> **Challenge**
Rewrite the material starting at the line that contains "How far is the" and ending at the line that contains "Is the position", substituting "slender twig" for "thin twig" and leaving everything else unchanged.

>> start

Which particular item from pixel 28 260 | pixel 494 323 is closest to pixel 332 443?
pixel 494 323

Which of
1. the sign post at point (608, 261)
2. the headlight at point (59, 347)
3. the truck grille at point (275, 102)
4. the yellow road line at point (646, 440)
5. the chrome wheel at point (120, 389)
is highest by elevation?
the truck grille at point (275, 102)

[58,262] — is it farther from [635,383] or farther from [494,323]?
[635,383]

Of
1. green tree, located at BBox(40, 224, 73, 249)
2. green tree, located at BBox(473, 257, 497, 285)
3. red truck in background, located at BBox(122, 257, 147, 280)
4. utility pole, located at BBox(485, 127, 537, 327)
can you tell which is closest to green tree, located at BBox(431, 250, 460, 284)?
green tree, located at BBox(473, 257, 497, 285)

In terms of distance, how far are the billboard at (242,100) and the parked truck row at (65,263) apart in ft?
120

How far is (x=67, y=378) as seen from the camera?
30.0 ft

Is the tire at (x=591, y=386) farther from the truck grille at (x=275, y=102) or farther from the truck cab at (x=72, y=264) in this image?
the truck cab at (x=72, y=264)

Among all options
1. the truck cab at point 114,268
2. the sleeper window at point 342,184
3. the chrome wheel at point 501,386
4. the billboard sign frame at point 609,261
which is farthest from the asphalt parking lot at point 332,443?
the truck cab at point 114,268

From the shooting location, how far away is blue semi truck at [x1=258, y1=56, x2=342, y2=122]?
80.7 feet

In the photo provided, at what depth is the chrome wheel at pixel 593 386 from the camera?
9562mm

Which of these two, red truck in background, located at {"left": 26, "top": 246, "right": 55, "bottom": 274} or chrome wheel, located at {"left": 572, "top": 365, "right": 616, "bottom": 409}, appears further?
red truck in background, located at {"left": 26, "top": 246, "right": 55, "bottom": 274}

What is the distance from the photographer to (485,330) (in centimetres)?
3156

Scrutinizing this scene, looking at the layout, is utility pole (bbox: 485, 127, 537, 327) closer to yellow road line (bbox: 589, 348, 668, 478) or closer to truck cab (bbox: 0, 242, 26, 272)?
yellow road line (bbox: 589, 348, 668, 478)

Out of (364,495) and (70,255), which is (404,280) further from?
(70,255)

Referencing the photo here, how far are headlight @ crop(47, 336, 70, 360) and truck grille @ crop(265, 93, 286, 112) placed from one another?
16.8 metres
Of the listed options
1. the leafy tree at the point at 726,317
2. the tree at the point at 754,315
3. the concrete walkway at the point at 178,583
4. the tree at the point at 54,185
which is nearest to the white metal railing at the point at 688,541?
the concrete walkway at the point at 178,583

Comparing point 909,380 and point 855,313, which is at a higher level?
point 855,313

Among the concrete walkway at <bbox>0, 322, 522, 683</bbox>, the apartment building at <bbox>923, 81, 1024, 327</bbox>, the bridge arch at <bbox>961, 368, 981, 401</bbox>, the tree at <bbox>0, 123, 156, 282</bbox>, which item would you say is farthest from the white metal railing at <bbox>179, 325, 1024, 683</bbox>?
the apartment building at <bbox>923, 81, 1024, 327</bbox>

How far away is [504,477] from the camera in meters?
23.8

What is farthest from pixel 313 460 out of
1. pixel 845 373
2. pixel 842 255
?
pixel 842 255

>> end
>> start

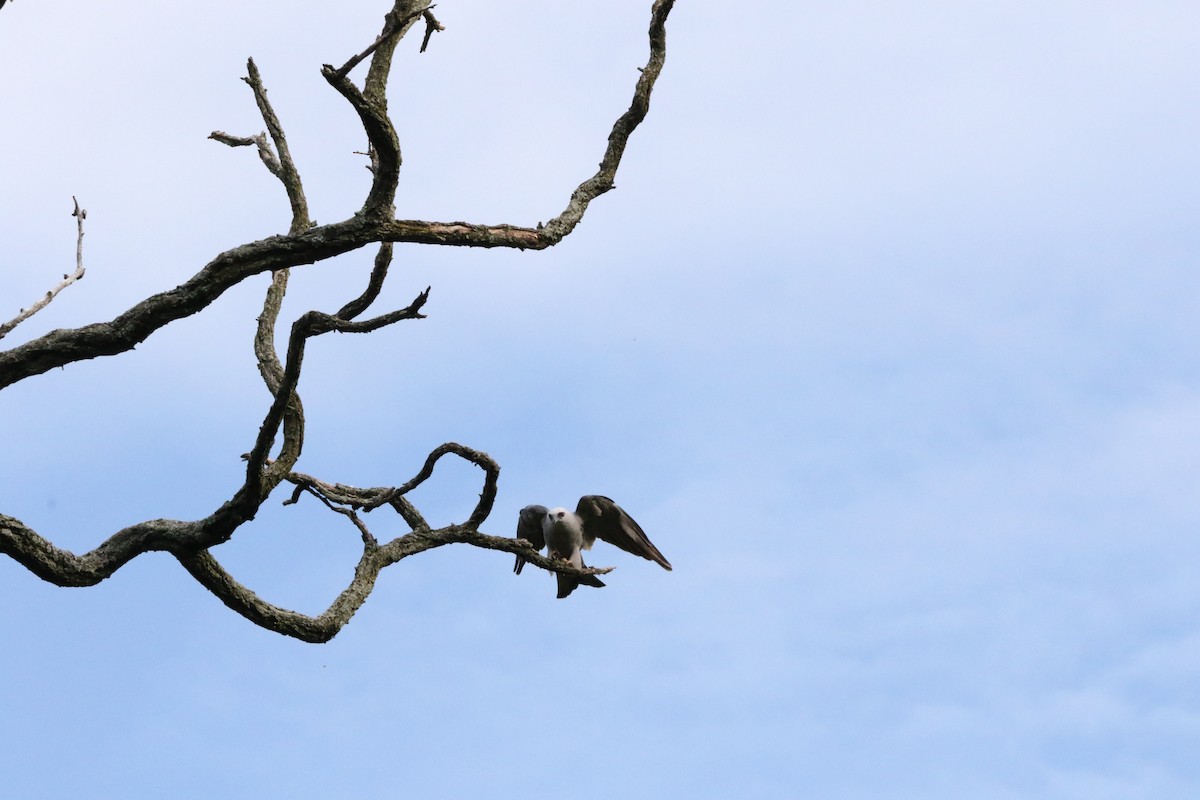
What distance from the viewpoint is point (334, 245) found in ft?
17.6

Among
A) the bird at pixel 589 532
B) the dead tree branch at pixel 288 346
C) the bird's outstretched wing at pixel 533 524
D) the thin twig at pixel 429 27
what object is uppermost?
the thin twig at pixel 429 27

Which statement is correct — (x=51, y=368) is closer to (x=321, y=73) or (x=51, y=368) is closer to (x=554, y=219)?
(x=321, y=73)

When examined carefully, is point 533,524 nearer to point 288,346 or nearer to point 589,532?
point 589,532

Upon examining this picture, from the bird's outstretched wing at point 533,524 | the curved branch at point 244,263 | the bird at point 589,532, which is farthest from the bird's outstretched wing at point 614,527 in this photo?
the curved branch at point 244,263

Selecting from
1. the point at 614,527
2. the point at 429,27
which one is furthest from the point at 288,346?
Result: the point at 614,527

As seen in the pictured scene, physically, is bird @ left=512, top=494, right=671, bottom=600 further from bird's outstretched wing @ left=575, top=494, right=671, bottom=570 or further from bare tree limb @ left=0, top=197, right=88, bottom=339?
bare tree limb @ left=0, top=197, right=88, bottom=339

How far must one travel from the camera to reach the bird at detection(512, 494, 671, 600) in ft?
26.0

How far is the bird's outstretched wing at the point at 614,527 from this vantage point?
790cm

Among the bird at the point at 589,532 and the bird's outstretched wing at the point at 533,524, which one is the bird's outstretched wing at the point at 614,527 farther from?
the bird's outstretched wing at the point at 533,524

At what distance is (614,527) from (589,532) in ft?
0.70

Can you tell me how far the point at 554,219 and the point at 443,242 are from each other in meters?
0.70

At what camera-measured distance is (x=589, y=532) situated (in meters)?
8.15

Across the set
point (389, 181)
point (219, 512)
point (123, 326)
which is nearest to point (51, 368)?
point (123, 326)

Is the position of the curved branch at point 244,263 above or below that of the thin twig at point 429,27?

>> end

> **Solved problem**
How far is the bird's outstretched wing at the point at 614,527 from this vantage point?
790cm

Among the bird at the point at 589,532 and the bird's outstretched wing at the point at 533,524, which one is the bird's outstretched wing at the point at 614,527 farther from?
the bird's outstretched wing at the point at 533,524

At what distance is (614,527) from (589,532) in ft?
0.70

Can you tell me how far the point at 554,219 and the point at 443,242 are from each other in meters?
0.70

At what camera-measured distance is (x=589, y=532) situated (in meters)?
8.15

Across the set
point (389, 181)
point (219, 512)
point (123, 326)
which is nearest to point (51, 368)?
point (123, 326)

Is the position of the curved branch at point 244,263 above or below that of the slender twig at point 429,27?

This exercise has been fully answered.